**DATASET ENTRIES**.
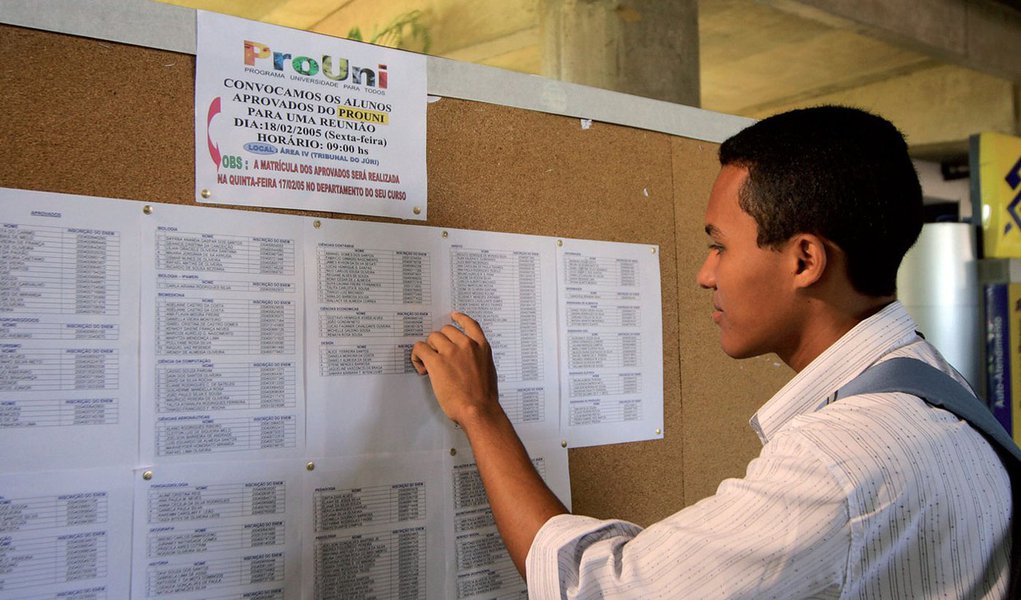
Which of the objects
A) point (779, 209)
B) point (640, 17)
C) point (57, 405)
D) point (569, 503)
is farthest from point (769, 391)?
point (640, 17)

**BRIEF**.
Can you write out the listing above word for word, leaving out the picture?

**ANSWER TO THE TASK**.
Which of the objects
A) point (779, 209)
B) point (640, 17)
C) point (57, 405)
D) point (569, 503)
is farthest from point (769, 391)?
point (640, 17)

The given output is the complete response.